Yes and how many of the subprime mortgages do you think were CRA mortgages?

And I’m saying that the CRA was about as causative of the subprime mortgage mess as your parents having sex 9 months before you were born is causative of my sitting at he keyboard typing this post. You are reaching and grasping at straws.

This is your statement:

This is what is in your link:

This is hardly subprime or driven by the CRA. Perhaps you were trying to make some other point but in the context of a discussion of subprime mortgages and the CRA you can understand my confusion when you cite to something that has nothing to do with the CRA or subprime mortgages.

I know the answer and despite the obvious fact that most of their losses came from their worst loans, their portfolio was largely conforming loans, they had a relatively small portion of the subprime market and Alt A is not subprime, its the grade between conforming and subprime.

When you say “government IS the problem” you are taking a political stance. You are disowning the Republican party because, well, you have to; but you are not disowning the ideas that inspired the Republican party to drive us into this ditch.

Subprime and alt A are different. You are grasping at straws trying to find some way to salvage your ideology while pinning the blame on “government” or the democrats.

You do know why there some mortgages are called "conforming and others are not right? Because they imposed lending standards for the mortgages they would buy. I thought you knew this.
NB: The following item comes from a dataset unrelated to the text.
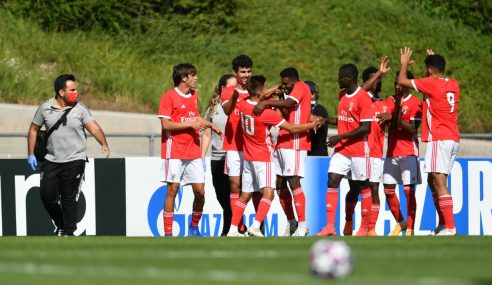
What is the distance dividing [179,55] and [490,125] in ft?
Answer: 23.3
This is the third time you simply linked a cite without a quote or something a bit more pinpoint. The article STARTS with these words “In 2004, as regulators warned that subprime lenders were saddling borrowers with mortgages they could not afford” why were these regulators ignored? The article says a lot of things, you care to point to the part you think helps your case?

WTF are you talking about? Conforming standards are a pretty real thing. You think they drove the market into subprime? If anything the market drove Fannie and Fredie into buying more subprime then they wanted in order to try and get a handle on that runaway corner of the market. If you didn’t make a market in subprime, you had no say in how the standards evolved. But they STILL didn’t have very much subprime relative to their share of the mortgage market generally.

Then you are parroting someone that is parroting him. Think for yourself, you’ll feel better, most Democrats do.